An ultra-broadband perfect absorber based on graded-index mechanism is designed and fabricated. The perfect absorber is comprised of a heavily-doped silicon absorption substrate and a flat six-layer antireflective structure. The refractive index of each layer was widely tuned by hollow polystyrene microsphere and TiO2 nanoparticle dopants, which can offer a gradually changed refractive index profile from 1.3 to 2.9. The experimental results show that 98% absorption can be achieved within the range of 0.1–20 THz. Moreover, the high absorption efficiency as well as the ultra-broad range can maintain for incident angle from 0 to 75° by the theoretical simulation.
© 2016 Optical Society of America
Achieving perfect broadband absorption in the terahertz regime has recently garnered attention due to its unique and promising applications , such as thermal detectors, microbolometers, and imaging systems [2–4]. To realize broadband terahertz absorbers, many approaches have been proposed. Using metamaterials, broadband absorption can be realized by overlapping the resonant peaks of different electric ring resonators (ERRs) [5–7]. With additional ERRs, dual band [8,9], triple band [10,11], and multi-band absorbers [12,13] can be realized. However, the bandwidth is limited by the complexity of the absorber and fabrication difficulties. Moreover, broadband terahertz absorption can be achieved using two-dimensional grating structures. By elaborately designing the grating, bandwidths of 1–2 THz  and 0.92–2.4 THz have been realized .
Generally, perfect absorption includes two processes: antireflection (AR) and the absorption of incident electromagnetic waves. The bandwidth property of an absorber is principally decided by the AR bandwidth; thus, increasing AR bandwidth is a vital issue. In addition to the metamaterial, the grating, λ/4 coating (where λ is the wavelength in the media) , and a graded-index structure are good candidates for increasing AR. A gradually varying index layer can eliminate Fresnel reflection of the incident electromagnetic wave due to small index differences. This graded-index profile is usually originated using a surface relief structure array. For example, Y.W. Chen et al. proposed a micropyramidal structure with an enhanced bandwidth of 0.2–3.15 THz , and Kim et al. achieved a bandwidth of 0.1–1.9 THz by self-assembly of a hemispherical surface structure . We also attained a bandwidth of 0.2–1.6 THz using a TiO2-polymer composite holes array . However, these graded-index profiles rely on the ratio between air and the material of the surface relief structure. For wavelengths much larger or smaller than the structure, the AR effect will be suppressed.

== DATA SEGMENT ==
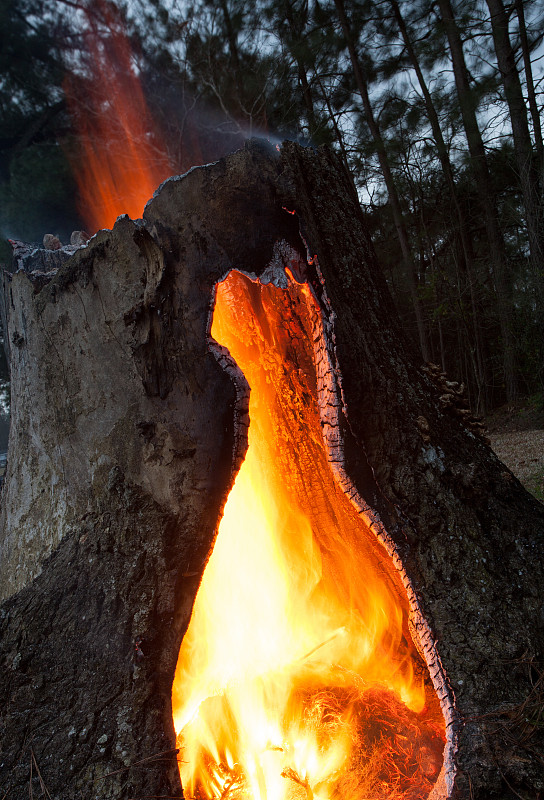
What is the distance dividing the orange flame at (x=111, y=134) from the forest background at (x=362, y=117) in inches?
1.9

== WHAT YOU WILL DO ==
**a.** Condense the paragraph of the terahertz absorber passage that begins "Generally, perfect absorption includes two processes" into a shorter version that keeps its main facts.
**b.** Using the terahertz absorber passage, decide whether each statement agrees with it: (i) The antireflective structure of the absorber has six layers. (ii) High absorption at incident angles from 0 to 75° was shown experimentally. (iii) Kim et al. achieved a bandwidth of 0.2–3.15 THz. Answer yes or no for each and quote the words that decide it.
The lines come from a separate source.

== SOLUTIONS PER TASK ==
**a.**
Perfect absorption involves two processes: antireflection (AR) and absorption of incoming electromagnetic waves. An absorber's bandwidth depends mainly on its AR bandwidth. Besides metamaterials, gratings, λ/4 coatings and graded-index structures can increase AR. A gradually varying index removes Fresnel reflection because the index differences are small. Such profiles usually come from surface relief structure arrays, which have reached these bandwidths:
- 0.2–3.15 THz with micropyramids (Y.W. Chen et al.)
- 0.1–1.9 THz with self-assembled hemispheres (Kim et al.)
- 0.2–1.6 THz with the authors' TiO2-polymer composite holes array

Because these profiles depend on the ratio of air to material in the relief structure, the AR effect weakens for wavelengths much larger or smaller than the structure.

**b.**
(i) Yes: "a flat six-layer antireflective structure"
(ii) No: "can maintain for incident angle from 0 to 75° by the theoretical simulation"
(iii) No: "Kim et al. achieved a bandwidth of 0.1–1.9 THz"